天空中那片醉人的蓝色渐渐散去,夜幕将至。燥热的空气中弥漫着泥土的咸腥,带着铁锈味的湿意附着在每一寸裸露的肌肤上。蚊虫乱飞,蜻蜓振翅擦着花杆飞过,消失在远处。
暴雨要来了。
他抬手摘下一朵开得正艳的玫瑰。低头轻嗅,被尖刺扎破的血珠顺着修长的手指蜿蜒。额前碎发挡住表情。只听低沉带笑的声音道。
“江小姐,怎么想起来找我了?”
玫瑰花田中央,秋千椅上。江如枝身上还穿着那件黑色礼裙,镶满碎钻的高跟鞋一只陷在黏腻的土里,一只勾在脚尖随着动作前后轻轻晃动。她双手撑在两侧,背靠在倚背上仰头望天。迎着晚风,吹散她额前碎发,露出光洁饱满的额头和倦怠的眉眼。
“你说…我要该叫你沈止,还是沈…途?”
江如枝转头看向那个身影,漂浪的眼睛冷漠的盯着他,嗓音沙哑道:“沈家老二,你就这么嫉妒吗?”她的眼神渐渐变冷:“不要再去找婉婉。你冒充谁我不在意,但是你要是敢再用抚养费这种恶心的理由去骚扰她。我会和你拼命的。”她最后一句说得很轻,但还是顺着风飘进了沈途的耳朵里。
江如枝看向沈途,视线却越过他落在了他身后某一点上,这个人她连看一眼都觉得恶心。
沈途到没有一点被威胁的恼怒,反而低头细心把玫瑰插进胸口口袋里,双手插兜笑得戏虐,语调嘲弄:“江小姐真是本事通天,无所不知。沈某作为沈婉的兄长,难忍思念去看望自己的妹妹,江小姐也要管吗?至于那抚养费也不过是逼她回来的借口罢了,江小姐何苦编造什么陈年旧事来威胁我。”
沈途根本就没把江如枝放在眼里,不过江家的一个弃子,就算以前再厉害又怎样,拒绝了联姻的豪门千金就什么也不是了。

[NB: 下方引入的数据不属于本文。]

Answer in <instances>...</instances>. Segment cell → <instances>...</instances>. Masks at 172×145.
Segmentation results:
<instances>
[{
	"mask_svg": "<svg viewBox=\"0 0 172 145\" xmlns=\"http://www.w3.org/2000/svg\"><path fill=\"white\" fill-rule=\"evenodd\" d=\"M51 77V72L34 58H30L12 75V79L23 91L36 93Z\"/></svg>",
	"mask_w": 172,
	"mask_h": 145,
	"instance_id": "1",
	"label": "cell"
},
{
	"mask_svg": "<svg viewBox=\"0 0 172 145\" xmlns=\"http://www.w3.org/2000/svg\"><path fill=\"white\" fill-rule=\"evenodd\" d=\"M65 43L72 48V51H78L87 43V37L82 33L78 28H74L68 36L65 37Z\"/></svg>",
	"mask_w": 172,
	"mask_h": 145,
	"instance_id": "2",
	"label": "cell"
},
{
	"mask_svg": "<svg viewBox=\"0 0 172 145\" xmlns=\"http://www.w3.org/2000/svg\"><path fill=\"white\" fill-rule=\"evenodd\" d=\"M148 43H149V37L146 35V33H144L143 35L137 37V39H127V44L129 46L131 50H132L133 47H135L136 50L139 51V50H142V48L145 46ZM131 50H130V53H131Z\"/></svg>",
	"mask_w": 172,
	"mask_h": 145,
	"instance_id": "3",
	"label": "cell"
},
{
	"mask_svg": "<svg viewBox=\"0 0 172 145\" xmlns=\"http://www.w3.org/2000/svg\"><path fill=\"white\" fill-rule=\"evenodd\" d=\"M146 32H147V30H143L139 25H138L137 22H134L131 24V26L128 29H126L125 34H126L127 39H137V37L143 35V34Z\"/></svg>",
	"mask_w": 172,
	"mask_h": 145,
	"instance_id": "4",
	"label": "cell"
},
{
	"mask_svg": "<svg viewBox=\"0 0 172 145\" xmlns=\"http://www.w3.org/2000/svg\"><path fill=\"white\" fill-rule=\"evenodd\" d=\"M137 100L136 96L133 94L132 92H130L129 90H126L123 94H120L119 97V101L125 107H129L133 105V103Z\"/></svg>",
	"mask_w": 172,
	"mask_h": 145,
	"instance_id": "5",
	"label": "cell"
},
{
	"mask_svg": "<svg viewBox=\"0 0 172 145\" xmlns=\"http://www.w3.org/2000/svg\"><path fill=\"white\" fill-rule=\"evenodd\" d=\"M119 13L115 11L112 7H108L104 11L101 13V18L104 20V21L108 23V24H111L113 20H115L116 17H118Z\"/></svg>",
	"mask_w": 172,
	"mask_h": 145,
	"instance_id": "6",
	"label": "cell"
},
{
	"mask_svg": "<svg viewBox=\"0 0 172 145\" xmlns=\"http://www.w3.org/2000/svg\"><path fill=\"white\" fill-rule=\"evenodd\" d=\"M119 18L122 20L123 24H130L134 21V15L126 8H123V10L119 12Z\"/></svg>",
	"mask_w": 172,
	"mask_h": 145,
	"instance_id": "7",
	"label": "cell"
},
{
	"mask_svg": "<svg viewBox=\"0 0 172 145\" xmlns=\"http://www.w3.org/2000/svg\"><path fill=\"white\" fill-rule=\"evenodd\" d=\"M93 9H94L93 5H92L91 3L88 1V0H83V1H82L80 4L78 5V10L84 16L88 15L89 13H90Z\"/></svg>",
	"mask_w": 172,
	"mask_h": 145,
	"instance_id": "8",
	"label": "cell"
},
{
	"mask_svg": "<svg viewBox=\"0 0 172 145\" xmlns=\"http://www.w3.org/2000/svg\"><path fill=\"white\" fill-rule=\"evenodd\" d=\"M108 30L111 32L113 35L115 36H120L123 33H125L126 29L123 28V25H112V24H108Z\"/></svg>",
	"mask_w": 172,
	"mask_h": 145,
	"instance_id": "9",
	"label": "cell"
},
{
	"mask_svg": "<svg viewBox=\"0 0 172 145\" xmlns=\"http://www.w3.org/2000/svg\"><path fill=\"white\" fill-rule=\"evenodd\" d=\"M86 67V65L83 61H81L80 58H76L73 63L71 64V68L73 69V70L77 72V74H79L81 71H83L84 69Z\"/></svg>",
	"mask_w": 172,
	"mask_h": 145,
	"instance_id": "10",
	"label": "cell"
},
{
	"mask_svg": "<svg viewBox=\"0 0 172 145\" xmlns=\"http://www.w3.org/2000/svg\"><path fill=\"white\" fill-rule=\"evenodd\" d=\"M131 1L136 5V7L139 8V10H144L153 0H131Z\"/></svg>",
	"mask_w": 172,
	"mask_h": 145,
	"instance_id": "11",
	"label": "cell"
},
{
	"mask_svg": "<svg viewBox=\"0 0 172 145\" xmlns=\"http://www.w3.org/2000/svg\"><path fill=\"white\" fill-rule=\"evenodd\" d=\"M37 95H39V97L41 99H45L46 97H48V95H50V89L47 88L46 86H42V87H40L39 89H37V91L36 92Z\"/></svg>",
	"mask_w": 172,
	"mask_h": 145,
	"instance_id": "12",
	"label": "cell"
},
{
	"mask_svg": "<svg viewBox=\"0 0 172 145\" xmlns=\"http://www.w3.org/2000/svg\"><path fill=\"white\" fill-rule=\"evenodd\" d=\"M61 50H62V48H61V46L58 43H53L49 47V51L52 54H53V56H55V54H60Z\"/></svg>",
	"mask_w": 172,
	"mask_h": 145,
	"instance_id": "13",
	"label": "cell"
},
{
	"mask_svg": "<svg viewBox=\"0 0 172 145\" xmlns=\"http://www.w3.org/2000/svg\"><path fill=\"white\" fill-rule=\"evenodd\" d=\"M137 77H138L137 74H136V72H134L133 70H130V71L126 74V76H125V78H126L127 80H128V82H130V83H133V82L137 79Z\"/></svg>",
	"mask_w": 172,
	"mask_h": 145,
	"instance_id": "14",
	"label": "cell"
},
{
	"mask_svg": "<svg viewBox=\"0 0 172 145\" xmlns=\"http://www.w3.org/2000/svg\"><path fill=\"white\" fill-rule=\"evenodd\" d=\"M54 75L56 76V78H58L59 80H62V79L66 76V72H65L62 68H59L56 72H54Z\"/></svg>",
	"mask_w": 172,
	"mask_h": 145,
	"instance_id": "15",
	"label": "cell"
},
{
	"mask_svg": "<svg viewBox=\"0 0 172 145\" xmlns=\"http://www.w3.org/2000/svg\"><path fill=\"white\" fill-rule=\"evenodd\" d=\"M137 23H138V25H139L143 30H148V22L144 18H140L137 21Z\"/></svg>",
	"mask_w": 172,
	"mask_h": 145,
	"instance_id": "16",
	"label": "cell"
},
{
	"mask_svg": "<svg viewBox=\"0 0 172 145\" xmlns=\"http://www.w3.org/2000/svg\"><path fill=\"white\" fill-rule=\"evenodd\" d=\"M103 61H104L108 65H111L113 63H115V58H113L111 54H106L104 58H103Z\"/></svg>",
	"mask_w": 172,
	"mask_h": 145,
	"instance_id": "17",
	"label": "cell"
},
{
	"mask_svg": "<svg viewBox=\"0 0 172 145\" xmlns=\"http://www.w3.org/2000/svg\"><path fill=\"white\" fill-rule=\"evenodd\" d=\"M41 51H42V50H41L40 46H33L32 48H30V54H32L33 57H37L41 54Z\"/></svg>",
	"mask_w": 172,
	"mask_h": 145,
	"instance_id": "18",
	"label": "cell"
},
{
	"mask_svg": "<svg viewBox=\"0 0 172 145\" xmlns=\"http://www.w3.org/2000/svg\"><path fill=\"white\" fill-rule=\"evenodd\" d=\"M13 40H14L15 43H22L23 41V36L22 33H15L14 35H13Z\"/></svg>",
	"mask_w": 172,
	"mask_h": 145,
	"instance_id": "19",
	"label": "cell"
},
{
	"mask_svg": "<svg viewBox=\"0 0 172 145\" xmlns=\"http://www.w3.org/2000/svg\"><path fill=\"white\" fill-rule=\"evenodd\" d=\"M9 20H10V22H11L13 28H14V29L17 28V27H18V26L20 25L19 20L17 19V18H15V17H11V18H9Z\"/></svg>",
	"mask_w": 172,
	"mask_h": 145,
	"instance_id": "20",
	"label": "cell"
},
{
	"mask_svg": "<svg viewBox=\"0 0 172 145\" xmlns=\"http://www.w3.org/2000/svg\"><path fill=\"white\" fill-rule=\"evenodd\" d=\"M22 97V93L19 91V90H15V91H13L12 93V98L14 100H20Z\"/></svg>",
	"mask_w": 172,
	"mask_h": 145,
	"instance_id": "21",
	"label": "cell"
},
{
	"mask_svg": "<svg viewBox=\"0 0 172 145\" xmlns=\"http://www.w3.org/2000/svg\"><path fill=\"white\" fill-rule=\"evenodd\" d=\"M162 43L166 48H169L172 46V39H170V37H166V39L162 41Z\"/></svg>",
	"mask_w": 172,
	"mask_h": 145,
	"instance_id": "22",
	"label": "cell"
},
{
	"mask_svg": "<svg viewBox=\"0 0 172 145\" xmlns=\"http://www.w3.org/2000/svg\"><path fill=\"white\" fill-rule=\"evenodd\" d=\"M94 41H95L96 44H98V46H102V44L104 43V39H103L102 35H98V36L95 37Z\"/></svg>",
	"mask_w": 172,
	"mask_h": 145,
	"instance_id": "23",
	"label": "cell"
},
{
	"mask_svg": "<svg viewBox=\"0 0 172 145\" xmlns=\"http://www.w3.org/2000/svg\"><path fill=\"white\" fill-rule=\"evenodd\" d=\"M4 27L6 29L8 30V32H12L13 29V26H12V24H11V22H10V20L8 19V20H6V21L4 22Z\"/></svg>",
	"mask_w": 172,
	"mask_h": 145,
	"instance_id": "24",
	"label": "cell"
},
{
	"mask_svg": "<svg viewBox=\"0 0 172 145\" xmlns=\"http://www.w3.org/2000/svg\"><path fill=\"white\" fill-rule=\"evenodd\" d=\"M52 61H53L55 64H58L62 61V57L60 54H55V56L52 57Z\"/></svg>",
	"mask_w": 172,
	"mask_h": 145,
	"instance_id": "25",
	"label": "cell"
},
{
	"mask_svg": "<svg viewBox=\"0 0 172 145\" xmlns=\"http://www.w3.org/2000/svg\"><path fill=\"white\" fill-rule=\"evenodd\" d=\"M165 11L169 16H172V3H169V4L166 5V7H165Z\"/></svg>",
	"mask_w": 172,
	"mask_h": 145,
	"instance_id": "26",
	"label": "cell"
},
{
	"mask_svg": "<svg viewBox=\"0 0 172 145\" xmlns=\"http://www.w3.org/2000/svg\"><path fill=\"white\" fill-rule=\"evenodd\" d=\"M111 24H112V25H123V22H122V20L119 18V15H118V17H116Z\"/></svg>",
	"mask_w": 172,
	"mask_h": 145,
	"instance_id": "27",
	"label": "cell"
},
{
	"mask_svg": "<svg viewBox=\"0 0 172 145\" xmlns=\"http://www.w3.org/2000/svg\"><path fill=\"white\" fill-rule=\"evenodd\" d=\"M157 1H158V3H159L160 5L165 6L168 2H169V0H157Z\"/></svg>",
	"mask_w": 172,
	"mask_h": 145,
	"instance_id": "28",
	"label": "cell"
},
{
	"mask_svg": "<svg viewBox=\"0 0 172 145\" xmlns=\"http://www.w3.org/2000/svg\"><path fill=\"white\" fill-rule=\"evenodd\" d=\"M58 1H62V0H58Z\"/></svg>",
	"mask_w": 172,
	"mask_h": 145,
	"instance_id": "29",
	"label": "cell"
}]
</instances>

当年的事她不可能知道,那单凭冒充沈止这件事,他完全不怕江如枝去公诸于众,沈止已死,就算被猜穿了,沈家夫妇也会全力保他。所以就算她知道了又如何,根本威胁不到他。
江如枝懒得去理沈途话里的嘲讽,不过是阴沟里的一条蛀虫,以为大哥死了他就可以爬出下水道站在阳光下了?呵,不过痴心妄想,可笑之极。
她拔出陷进泥里的高跟鞋,单手提起,光脚走下秋千椅,路过沈途身边时,撇了眼他胸口蔫吧儿的玫瑰,她轻嗤一声,语调耐人寻味:“以为拔光月季种上玫瑰就可以改变什么了?假货就是假货,再怎么模仿也上不得台面的。不过…我倒很好奇,你当年放火的时候…你有没有笑啊,郁川?”
郁川两个字一出口,沈途瞳孔猛地一缩,指节攥紧,眉间浮现杀意。
见沈途变冷的脸,江如枝红唇微勾,提着高跟鞋向夜色走去:‘沈途,我今晚的话都是认真的,抚养费我替婉婉还。你要是再去找她,我就弄死你,孬种。“
夜色渐浓,酝酿已久的暴雨霎时间倾盆落下,雨点如瀑倾泻,雷声在雨幕中闷响似巨兽低吼。
玫瑰被暴雨无情冲刷。
失去生机。
闪电骤亮照亮了沈途白的惊人的脸。
江如枝必须死。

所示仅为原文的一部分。